A11 – For each passage, check if there is a path that conduct to another adjoining district. If so, flag the passage as compatible with the passage to that district (in the way you wish).

There is no need to calculate the length of each path, and this helps a bit.

The run-time part of the BPF will use the data relative to the possible passages to the next districts, to check which passage to select for going to the next district.

If there are more than one passages that traverse the district toward the next one, the NPC mind should decide which to use. How? You should use the same filters adopted to the district level of the path finding. Anyway, I suggest to use one or two, between the sensed length and the distance of the passage respect to the direct line toward the target.

To start the run-time selection of the inner path, you need to know the early part of the inner path and the passage to the next district. The former is where the NPC is entering the district, or where the NPC is placed. When you have both, you shall select the path to use for arriving to your next path finding goal. Even in this case, you should use the filters already discussed. It’s up to you to decide which of them, or use all.

Note, though, that this way of thinking of the NPC is not the right way if your project is a tactical war game. The tactical war game is one of the rare cases in which the paths could be already well known by each NPC “at the table”. In this case, then, a good solution remains one of the correct, only-logic approaches.
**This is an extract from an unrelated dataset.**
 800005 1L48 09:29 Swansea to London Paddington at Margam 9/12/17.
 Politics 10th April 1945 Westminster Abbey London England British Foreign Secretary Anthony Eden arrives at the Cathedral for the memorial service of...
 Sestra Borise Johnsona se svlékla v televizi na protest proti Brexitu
The only filter you should add is the level of arousal of the emotions currently lived by the NPC (arousal is, for emotions, something similar to the volume for the music). This is, though, an issue not direct managed by the PF system.

Nonetheless, you could easily note the Biological approach should be faster than the current ones. The reasons I affirm that is because the actions executed by BPF are lightweight. In fact, in any case there is a reduced number of nodes in the graph, even thanks to the paths leveling (see the first article for more info).

Conclusion

The biological approach to a path finding, inherent the Biological Path Finding, is an innovative solution not only for humans, zombies, monsters and aliens simulation, but even for intelligent animals.
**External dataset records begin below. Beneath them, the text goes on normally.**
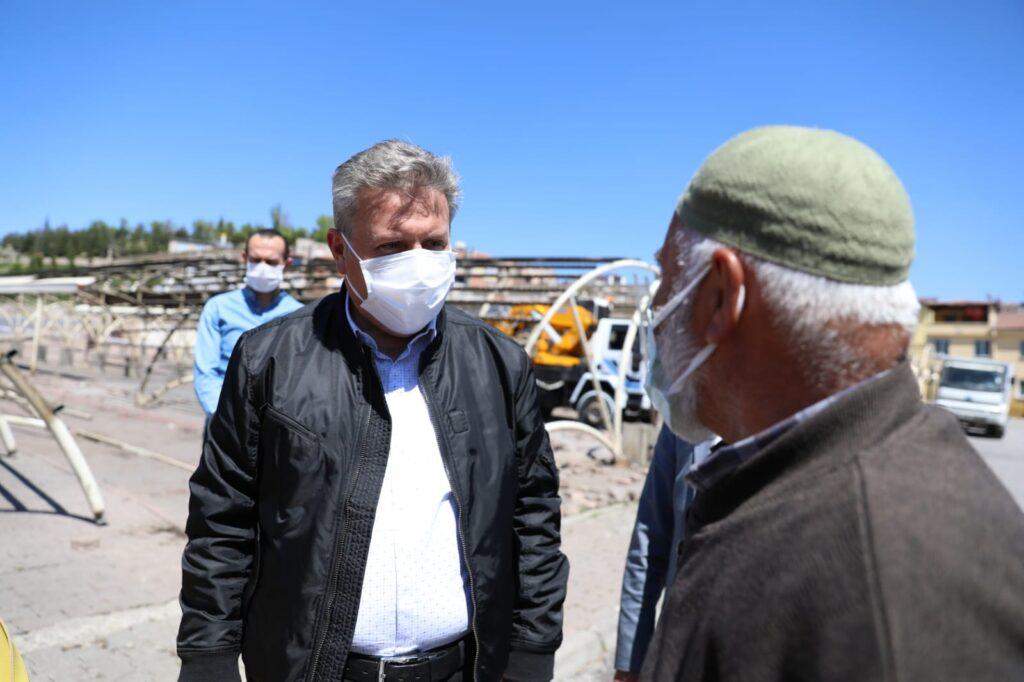 Melikgazi Belediyesi, Selçuklu Mahallesi'ne nitelikli bir 'Pazar Yeri ve Sosyal Tesis' projesi yapımı için yıkım çalışmalarına başladı.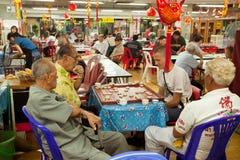 De mensen spelen Chinees schaak in Chinatown Bangkok. Royalty-vrije Stock Foto's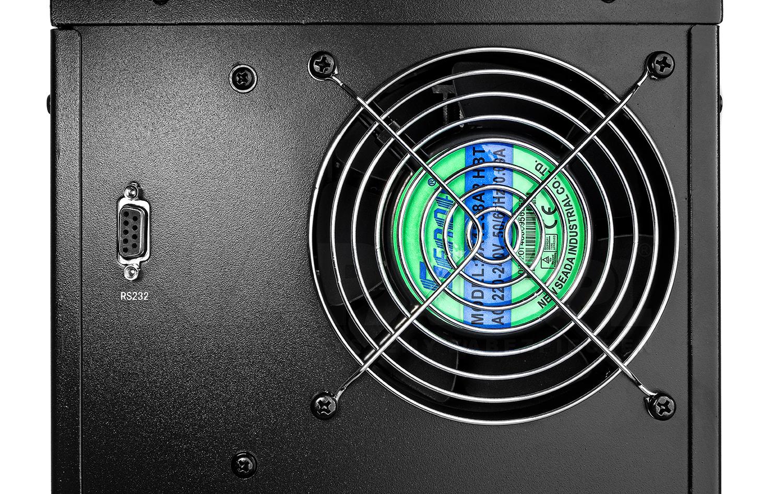 Duży radiator zapewnia optymalną cyrkulację powietrza w inwerterze ATINV800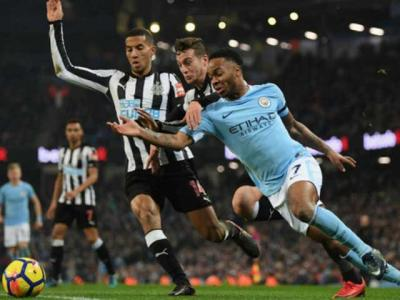 Newcastle - Man City: Storm tr..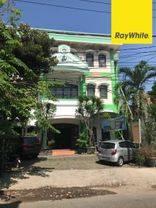 Cepat Hotel Tengah Kota Dekat TP di Jl Achmad Jais, Surabaya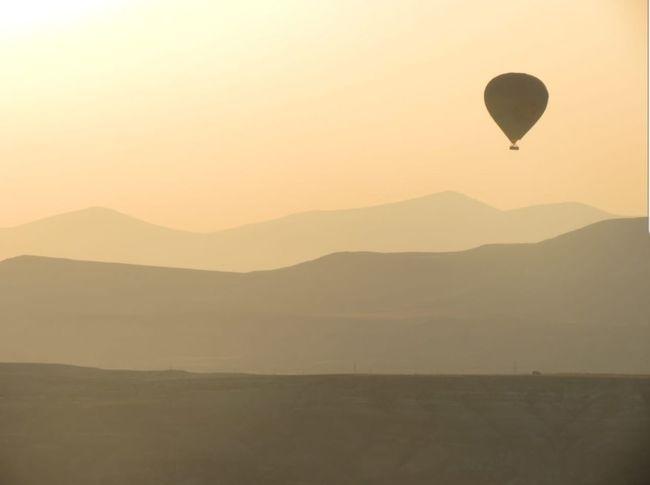 Capadocia, Turquía. Flying Balloon Mountain Sunset Mid-air Adventure Ballooning Festival Sky Landscape Helium Balloon Tranquil Scene Silhouette Outline Scenics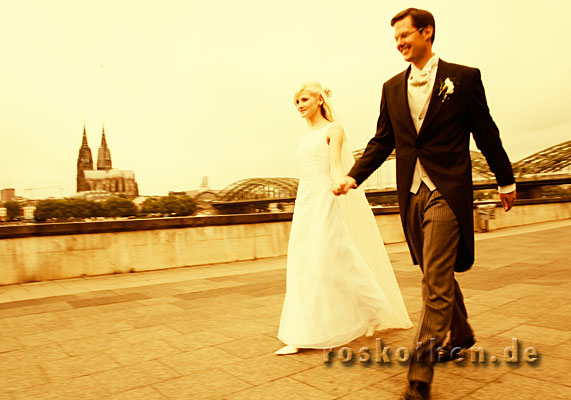 © Roskothen Wedding Photographer Germany Weddingphotos Cologne Köln Rhein Dom Duesseldorf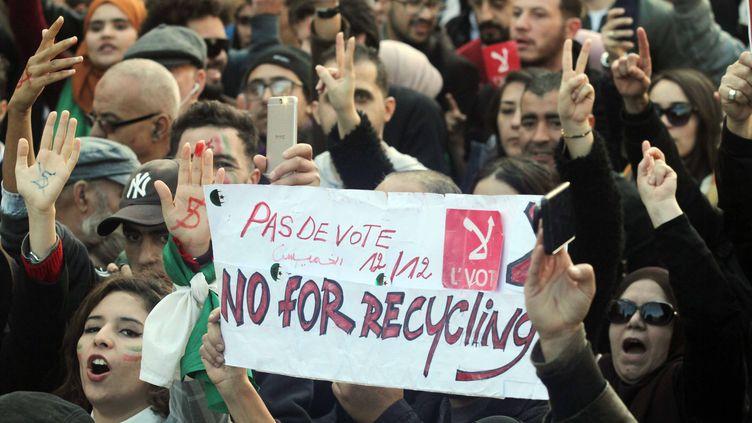 Les Algérienssont appelés à élire leur nouveau président de la République,neuf mois après la démissiond'Abdelaziz Bouteflika, malgré une forte contestation de la population qui manifeste régulièrementcontre ce scrutin, comme ici à Alger le 12 décembre, jour du premier tour de l'élection présidentielle. (ADEL SEHREI/WOSTOK PRESS / MAXPPP)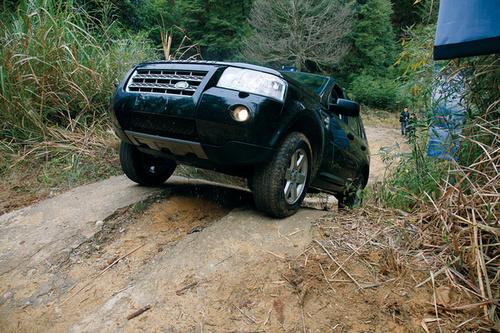 柴油动力的紧凑级SUV 试驾路虎神行者2 TD4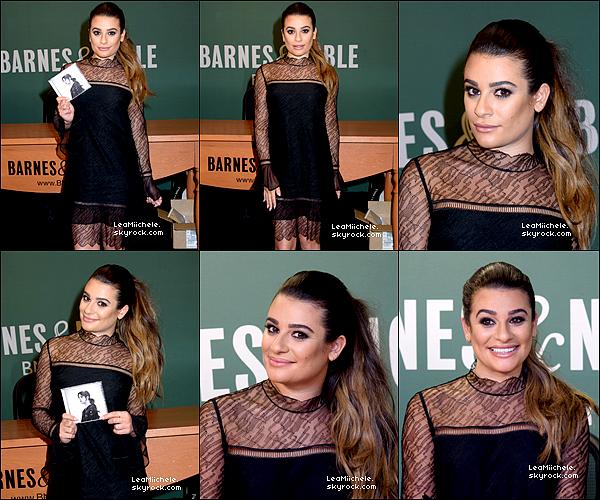 .  28/04/2017  : Lea   en séance de dédicace pour son album a Barnes  & Noble..    J'adore sa tenue et sa mise en beauté! cette coiffure lui va super bien je trouve  TOP.[/font=Arial]    .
Nevertheless, never underestimate the role of emotions under the path finding issue. Even the ability to decide, like the one explained in this article, is a feature made not only by logic. As a confirmation of this statement, Plutchik said that emotions are basic adaptations needed by all organisms in the struggle for individual survival (1980, p. 145). He suggested that the selection occurred in the Cambrian era, 600 million years ago, was responsible for most of our emotions. The eight adaptations are incorporation, rejection, destruction, protection, reproduction, reintegration, orientation and exploration.

This means, also, that a wide variety of animals can share the most important filters of the Mental Navigation.

So, what differs from humans way to solve a path finding to the ones of animals? The difference is rather small, and is specifically related to the use of logic. This is not entirely true, by the way. Nonetheless, the causes of this are so deep and so difficult to reproduce in code that I prefer not to mention.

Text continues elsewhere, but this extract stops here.